Text provided
####

The WS12 and 1200-on time series are well validated, with r2-values between spatially averaged instrumental and reconstructed values over the validation period of 0.423 and 0.421, respectively, and differences between instrumental and reconstructed validation period spatially averaged temperatures of −0.022 °C and 0.013 °C, respectively (relative to mean values of −0.352 and −0.258, respectively). The 1200-on time series, however, exhibits lower skill (here evaluated using reduction of error (RE) and coefficient of efficiency (CE) statistics; Cook et al 1994), particularly at the grid-scale level, than the shorter WS12 reconstruction. WS12 exhibits validation grid-scale RE, spatial-mean RE, and spatial-mean CE of 0.40, 0.62, and 0.42, respectively, while the 1200-on reconstruction exhibits 0.13, 0.53, and 0.31 for the same measures. Decreasing reconstruction skill has previously been noted for other reconstructions that use sequentially nested calibrations as a function of record length back in time (e.g., Cook et al 2004). We thus used WS12 as the reconstruction for 1500–1980 and joined the 1200-on reconstruction to it to cover the period 1200–1499. To ensure comparability across the splice at 1500, we regressed WS12 onto the 1200-on reconstruction over the 1500–1980 period, and then used this regression and the 1200-on reconstructed values to fit (scale) WS12-consistent values for the western spatial mean of the target region (west of the dotted line in figure 1) during 1200–1499. Annual detail and comparison of the WS12 and 1200-on reconstructions is provided in the appendix.

####

Data
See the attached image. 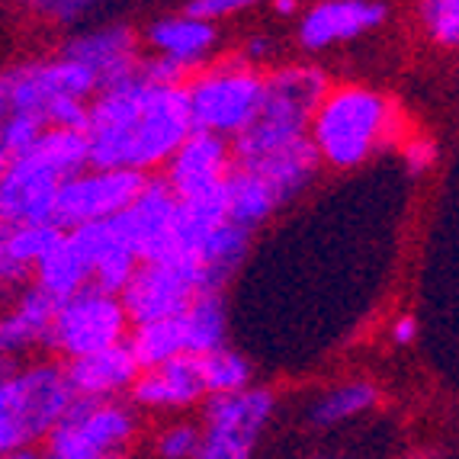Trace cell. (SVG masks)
<instances>
[{"mask_svg":"<svg viewBox=\"0 0 459 459\" xmlns=\"http://www.w3.org/2000/svg\"><path fill=\"white\" fill-rule=\"evenodd\" d=\"M318 161H322V154H318L315 142L312 138H302V142H296V145H290V148H283V152L264 158V161L251 164V170H257V174L267 180L276 203L283 206V203L296 199L299 193L312 184L315 170H318ZM238 168H241V164H238Z\"/></svg>","mask_w":459,"mask_h":459,"instance_id":"21","label":"cell"},{"mask_svg":"<svg viewBox=\"0 0 459 459\" xmlns=\"http://www.w3.org/2000/svg\"><path fill=\"white\" fill-rule=\"evenodd\" d=\"M389 129V109L379 93L367 87H344L328 93L312 123V142L322 161L334 168H357L376 152Z\"/></svg>","mask_w":459,"mask_h":459,"instance_id":"3","label":"cell"},{"mask_svg":"<svg viewBox=\"0 0 459 459\" xmlns=\"http://www.w3.org/2000/svg\"><path fill=\"white\" fill-rule=\"evenodd\" d=\"M328 100V77L318 68H283L264 81L261 109L235 138V164L251 168L270 154L312 138L315 113Z\"/></svg>","mask_w":459,"mask_h":459,"instance_id":"2","label":"cell"},{"mask_svg":"<svg viewBox=\"0 0 459 459\" xmlns=\"http://www.w3.org/2000/svg\"><path fill=\"white\" fill-rule=\"evenodd\" d=\"M206 292V273L203 264L193 257H180L170 254L161 261H145L138 264L132 283L123 290V306L135 328L142 325L164 322V318H177Z\"/></svg>","mask_w":459,"mask_h":459,"instance_id":"5","label":"cell"},{"mask_svg":"<svg viewBox=\"0 0 459 459\" xmlns=\"http://www.w3.org/2000/svg\"><path fill=\"white\" fill-rule=\"evenodd\" d=\"M132 434V414L100 398H81L52 430V459H116Z\"/></svg>","mask_w":459,"mask_h":459,"instance_id":"11","label":"cell"},{"mask_svg":"<svg viewBox=\"0 0 459 459\" xmlns=\"http://www.w3.org/2000/svg\"><path fill=\"white\" fill-rule=\"evenodd\" d=\"M68 231L55 222L42 225H4L0 235V276L13 283L26 270H36L55 247L62 245Z\"/></svg>","mask_w":459,"mask_h":459,"instance_id":"20","label":"cell"},{"mask_svg":"<svg viewBox=\"0 0 459 459\" xmlns=\"http://www.w3.org/2000/svg\"><path fill=\"white\" fill-rule=\"evenodd\" d=\"M186 93L199 132L238 138L261 109L264 81L251 68H219L196 77Z\"/></svg>","mask_w":459,"mask_h":459,"instance_id":"8","label":"cell"},{"mask_svg":"<svg viewBox=\"0 0 459 459\" xmlns=\"http://www.w3.org/2000/svg\"><path fill=\"white\" fill-rule=\"evenodd\" d=\"M65 177H58L36 152L20 161L4 164L0 180V219L4 225H42L55 222L58 193Z\"/></svg>","mask_w":459,"mask_h":459,"instance_id":"12","label":"cell"},{"mask_svg":"<svg viewBox=\"0 0 459 459\" xmlns=\"http://www.w3.org/2000/svg\"><path fill=\"white\" fill-rule=\"evenodd\" d=\"M196 132L186 87L148 84L132 74L123 84L100 91L91 103V168L148 170L170 161Z\"/></svg>","mask_w":459,"mask_h":459,"instance_id":"1","label":"cell"},{"mask_svg":"<svg viewBox=\"0 0 459 459\" xmlns=\"http://www.w3.org/2000/svg\"><path fill=\"white\" fill-rule=\"evenodd\" d=\"M46 132H48L46 119H39V116L30 113L4 116V126H0V161L10 164L26 158L42 142Z\"/></svg>","mask_w":459,"mask_h":459,"instance_id":"29","label":"cell"},{"mask_svg":"<svg viewBox=\"0 0 459 459\" xmlns=\"http://www.w3.org/2000/svg\"><path fill=\"white\" fill-rule=\"evenodd\" d=\"M395 341L398 344H411L414 341V318H398L395 322Z\"/></svg>","mask_w":459,"mask_h":459,"instance_id":"37","label":"cell"},{"mask_svg":"<svg viewBox=\"0 0 459 459\" xmlns=\"http://www.w3.org/2000/svg\"><path fill=\"white\" fill-rule=\"evenodd\" d=\"M385 16H389V10L379 0H322L302 16L299 42L318 52V48L347 42V39H357L376 26H383Z\"/></svg>","mask_w":459,"mask_h":459,"instance_id":"15","label":"cell"},{"mask_svg":"<svg viewBox=\"0 0 459 459\" xmlns=\"http://www.w3.org/2000/svg\"><path fill=\"white\" fill-rule=\"evenodd\" d=\"M434 161H437V145L430 138H414V142L405 145V168L411 170L414 177L434 168Z\"/></svg>","mask_w":459,"mask_h":459,"instance_id":"36","label":"cell"},{"mask_svg":"<svg viewBox=\"0 0 459 459\" xmlns=\"http://www.w3.org/2000/svg\"><path fill=\"white\" fill-rule=\"evenodd\" d=\"M199 440L196 430L193 428H177V430H168L161 440V456L164 459H186V456H196L199 453Z\"/></svg>","mask_w":459,"mask_h":459,"instance_id":"34","label":"cell"},{"mask_svg":"<svg viewBox=\"0 0 459 459\" xmlns=\"http://www.w3.org/2000/svg\"><path fill=\"white\" fill-rule=\"evenodd\" d=\"M184 328H186V353L206 357V353L222 351V341H225L222 292H203L184 312Z\"/></svg>","mask_w":459,"mask_h":459,"instance_id":"27","label":"cell"},{"mask_svg":"<svg viewBox=\"0 0 459 459\" xmlns=\"http://www.w3.org/2000/svg\"><path fill=\"white\" fill-rule=\"evenodd\" d=\"M148 42L164 58H174V62L186 65V68H196L209 55V48H212L215 30L209 20H199V16L190 13L168 16V20H158L148 30Z\"/></svg>","mask_w":459,"mask_h":459,"instance_id":"22","label":"cell"},{"mask_svg":"<svg viewBox=\"0 0 459 459\" xmlns=\"http://www.w3.org/2000/svg\"><path fill=\"white\" fill-rule=\"evenodd\" d=\"M100 91H103L100 77L87 65L62 55L55 62H23L16 68H7L0 81V107H4V116L30 113L46 119L55 100H87Z\"/></svg>","mask_w":459,"mask_h":459,"instance_id":"7","label":"cell"},{"mask_svg":"<svg viewBox=\"0 0 459 459\" xmlns=\"http://www.w3.org/2000/svg\"><path fill=\"white\" fill-rule=\"evenodd\" d=\"M421 23L437 46L459 48V0H424Z\"/></svg>","mask_w":459,"mask_h":459,"instance_id":"32","label":"cell"},{"mask_svg":"<svg viewBox=\"0 0 459 459\" xmlns=\"http://www.w3.org/2000/svg\"><path fill=\"white\" fill-rule=\"evenodd\" d=\"M87 280H93V273L84 257H81V251L71 245L68 235H65L62 245L55 247L46 261L36 267V286H42V290L52 299H58V302H68V299L77 296L84 286H91Z\"/></svg>","mask_w":459,"mask_h":459,"instance_id":"26","label":"cell"},{"mask_svg":"<svg viewBox=\"0 0 459 459\" xmlns=\"http://www.w3.org/2000/svg\"><path fill=\"white\" fill-rule=\"evenodd\" d=\"M129 322L132 318L126 312L123 299L91 283L58 306L48 344L68 353L71 360H81V357L123 344Z\"/></svg>","mask_w":459,"mask_h":459,"instance_id":"6","label":"cell"},{"mask_svg":"<svg viewBox=\"0 0 459 459\" xmlns=\"http://www.w3.org/2000/svg\"><path fill=\"white\" fill-rule=\"evenodd\" d=\"M65 58L87 65L100 77V87L107 91L113 84H123L132 74H138L135 39L126 26H107V30H93L84 36H74L65 46Z\"/></svg>","mask_w":459,"mask_h":459,"instance_id":"16","label":"cell"},{"mask_svg":"<svg viewBox=\"0 0 459 459\" xmlns=\"http://www.w3.org/2000/svg\"><path fill=\"white\" fill-rule=\"evenodd\" d=\"M229 222V190L215 186L199 196L180 199V212H177V231H174V251L180 257H193L199 261L203 247L209 245V238ZM168 254V257H170Z\"/></svg>","mask_w":459,"mask_h":459,"instance_id":"18","label":"cell"},{"mask_svg":"<svg viewBox=\"0 0 459 459\" xmlns=\"http://www.w3.org/2000/svg\"><path fill=\"white\" fill-rule=\"evenodd\" d=\"M273 411V395L264 389H241L209 402V430L196 459H251L257 434Z\"/></svg>","mask_w":459,"mask_h":459,"instance_id":"10","label":"cell"},{"mask_svg":"<svg viewBox=\"0 0 459 459\" xmlns=\"http://www.w3.org/2000/svg\"><path fill=\"white\" fill-rule=\"evenodd\" d=\"M206 389L203 376V357H174L158 369H148L135 383V398L142 405H190Z\"/></svg>","mask_w":459,"mask_h":459,"instance_id":"19","label":"cell"},{"mask_svg":"<svg viewBox=\"0 0 459 459\" xmlns=\"http://www.w3.org/2000/svg\"><path fill=\"white\" fill-rule=\"evenodd\" d=\"M203 376H206V389L212 395H229V392H241L251 383V367L245 357H238L235 351H215L203 357Z\"/></svg>","mask_w":459,"mask_h":459,"instance_id":"30","label":"cell"},{"mask_svg":"<svg viewBox=\"0 0 459 459\" xmlns=\"http://www.w3.org/2000/svg\"><path fill=\"white\" fill-rule=\"evenodd\" d=\"M58 306H62V302L48 296L42 286H30V290L20 296L13 312L0 325V347H4V353L20 351V347L32 344V341H48Z\"/></svg>","mask_w":459,"mask_h":459,"instance_id":"23","label":"cell"},{"mask_svg":"<svg viewBox=\"0 0 459 459\" xmlns=\"http://www.w3.org/2000/svg\"><path fill=\"white\" fill-rule=\"evenodd\" d=\"M225 190H229V219L251 231L257 229L273 209H280L270 184L251 168H238L235 164V170H231L229 180H225Z\"/></svg>","mask_w":459,"mask_h":459,"instance_id":"24","label":"cell"},{"mask_svg":"<svg viewBox=\"0 0 459 459\" xmlns=\"http://www.w3.org/2000/svg\"><path fill=\"white\" fill-rule=\"evenodd\" d=\"M152 177L145 170H97L77 174L62 184L58 193V209H55V225L65 231H74L81 225L107 222L123 215L126 209L142 196Z\"/></svg>","mask_w":459,"mask_h":459,"instance_id":"9","label":"cell"},{"mask_svg":"<svg viewBox=\"0 0 459 459\" xmlns=\"http://www.w3.org/2000/svg\"><path fill=\"white\" fill-rule=\"evenodd\" d=\"M10 459H42V456H32V453H13ZM48 459H52V456H48Z\"/></svg>","mask_w":459,"mask_h":459,"instance_id":"39","label":"cell"},{"mask_svg":"<svg viewBox=\"0 0 459 459\" xmlns=\"http://www.w3.org/2000/svg\"><path fill=\"white\" fill-rule=\"evenodd\" d=\"M254 4H261V0H190L186 13L212 23V20H219V16H231V13H238V10L254 7Z\"/></svg>","mask_w":459,"mask_h":459,"instance_id":"35","label":"cell"},{"mask_svg":"<svg viewBox=\"0 0 459 459\" xmlns=\"http://www.w3.org/2000/svg\"><path fill=\"white\" fill-rule=\"evenodd\" d=\"M129 344H132V351H135L142 369H158L174 360V357H184L186 353L184 315L164 318V322H154V325H142Z\"/></svg>","mask_w":459,"mask_h":459,"instance_id":"28","label":"cell"},{"mask_svg":"<svg viewBox=\"0 0 459 459\" xmlns=\"http://www.w3.org/2000/svg\"><path fill=\"white\" fill-rule=\"evenodd\" d=\"M177 212H180V196L174 193V186L168 180H148L142 196L119 215L142 264L161 261L174 251Z\"/></svg>","mask_w":459,"mask_h":459,"instance_id":"13","label":"cell"},{"mask_svg":"<svg viewBox=\"0 0 459 459\" xmlns=\"http://www.w3.org/2000/svg\"><path fill=\"white\" fill-rule=\"evenodd\" d=\"M77 402L68 373L55 367H32L7 376L0 385V450L13 453L26 440L52 434Z\"/></svg>","mask_w":459,"mask_h":459,"instance_id":"4","label":"cell"},{"mask_svg":"<svg viewBox=\"0 0 459 459\" xmlns=\"http://www.w3.org/2000/svg\"><path fill=\"white\" fill-rule=\"evenodd\" d=\"M373 402H376V389L369 383L341 385V389L328 392V395L315 405L312 421L315 424H337V421H344V418H353V414L367 411Z\"/></svg>","mask_w":459,"mask_h":459,"instance_id":"31","label":"cell"},{"mask_svg":"<svg viewBox=\"0 0 459 459\" xmlns=\"http://www.w3.org/2000/svg\"><path fill=\"white\" fill-rule=\"evenodd\" d=\"M138 369H142V363H138L135 351L123 341V344L109 347V351L71 360V367L65 373H68V383L74 385V392L81 398H103L109 392H119L129 383H135Z\"/></svg>","mask_w":459,"mask_h":459,"instance_id":"17","label":"cell"},{"mask_svg":"<svg viewBox=\"0 0 459 459\" xmlns=\"http://www.w3.org/2000/svg\"><path fill=\"white\" fill-rule=\"evenodd\" d=\"M23 4L36 10V13L52 16L58 23H71L77 16H84L97 0H23Z\"/></svg>","mask_w":459,"mask_h":459,"instance_id":"33","label":"cell"},{"mask_svg":"<svg viewBox=\"0 0 459 459\" xmlns=\"http://www.w3.org/2000/svg\"><path fill=\"white\" fill-rule=\"evenodd\" d=\"M247 245H251V229L231 222V219L209 238V245L199 254V264L206 273V292H222V286L231 280L238 264L245 261Z\"/></svg>","mask_w":459,"mask_h":459,"instance_id":"25","label":"cell"},{"mask_svg":"<svg viewBox=\"0 0 459 459\" xmlns=\"http://www.w3.org/2000/svg\"><path fill=\"white\" fill-rule=\"evenodd\" d=\"M273 4H276V10H280V13H283V16L296 13V7H299L296 0H273Z\"/></svg>","mask_w":459,"mask_h":459,"instance_id":"38","label":"cell"},{"mask_svg":"<svg viewBox=\"0 0 459 459\" xmlns=\"http://www.w3.org/2000/svg\"><path fill=\"white\" fill-rule=\"evenodd\" d=\"M231 170H235V152L225 145V138L196 129L168 161L164 180L174 186L180 199H190L222 186Z\"/></svg>","mask_w":459,"mask_h":459,"instance_id":"14","label":"cell"}]
</instances>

####

Your objective
Continue the passage on the WS12 and 1200-on temperature reconstructions from its final sentence.

Written answer
For reconstruction at the decadal scale, a larger area of temperate North America, extending from 75° to 130° W over the same latitudinal range (figure 1), is considered an appropriate regional target, as indicated by the spatial correlation maps between the decade-averaged spatial-mean time series of WS12 and 1200-on and decadal averages of the instrumental annual temperatures for each grid box (figure 2). These correlations indicate that the western North America reconstruction captures the essential features of spatio-temporal variability in this domain over the instrumental period at decadal scale, and also captures substantial spatial variability at this time scale over the larger continental region east to 75°W, with the exception of the southeastern United States. Decadal averages of the spliced annual-scale 1200–1980 reconstruction were therefore used as predictors in a calibration against instrumental decadal averages of annual temperatures over the full target region (30°–55°N, 75°–130°W), for a period covering 1850–1980, with very high skill (r2 = 0.93,p < 0.01,n = 13, using the in-filled instrumental HadCRUT3v data set of Mann et al (2009)). Finally, this calibration fit was used to reconstruct decadal averages of annual temperature for the entire 1200–1980 period (n = 78). In both the annual and decadal reconstructions, the fitted values were scaled so that their variance matched that of the target data during the fitting period. The results are shown in figure 3, where the red (blue) curves give the full (western) North American expected value (EV) reconstructions, and the black curve shows the 1850–2000 CE full North American instrumental values.

Figure 2.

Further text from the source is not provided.